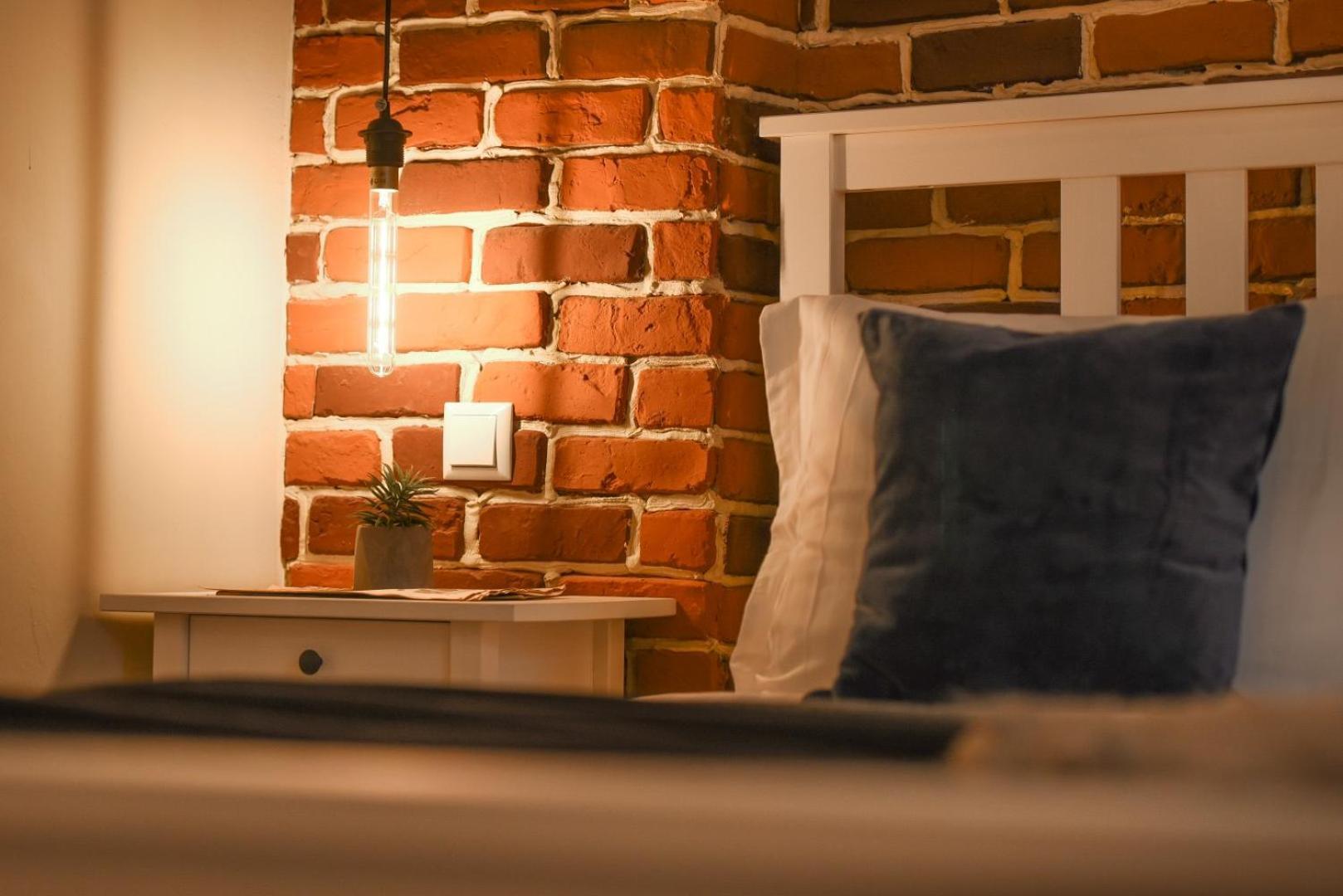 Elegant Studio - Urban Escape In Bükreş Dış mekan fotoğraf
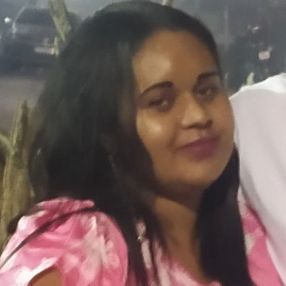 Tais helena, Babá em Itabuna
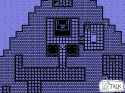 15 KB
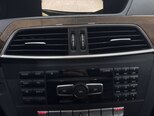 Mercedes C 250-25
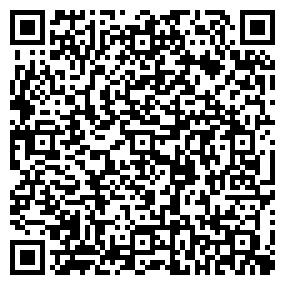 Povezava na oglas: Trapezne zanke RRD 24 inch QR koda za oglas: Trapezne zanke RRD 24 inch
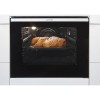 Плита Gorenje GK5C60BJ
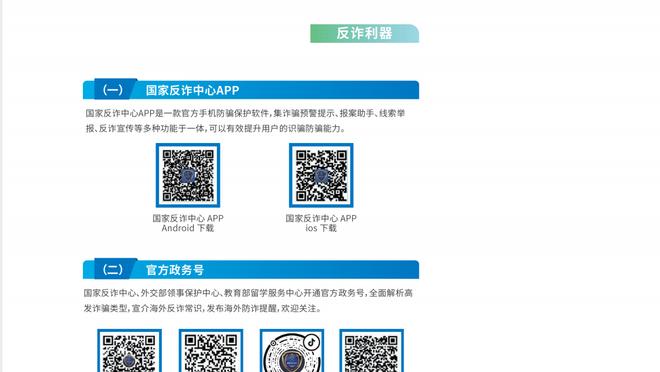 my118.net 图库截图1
^^^^^^^^
* **JOB**
Write out the text of every entry above word for word, leaving the pictures out of your answer.

* **RESPONSE TO THE EXERCISE**
 Elegant Studio - Urban Escape In Bükreş Dış mekan fotoğraf
 Tais helena, Babá em Itabuna
 15 KB
 Mercedes C 250-25
 Povezava na oglas: Trapezne zanke RRD 24 inch QR koda za oglas: Trapezne zanke RRD 24 inch
 Плита Gorenje GK5C60BJ
 my118.net 图库截图1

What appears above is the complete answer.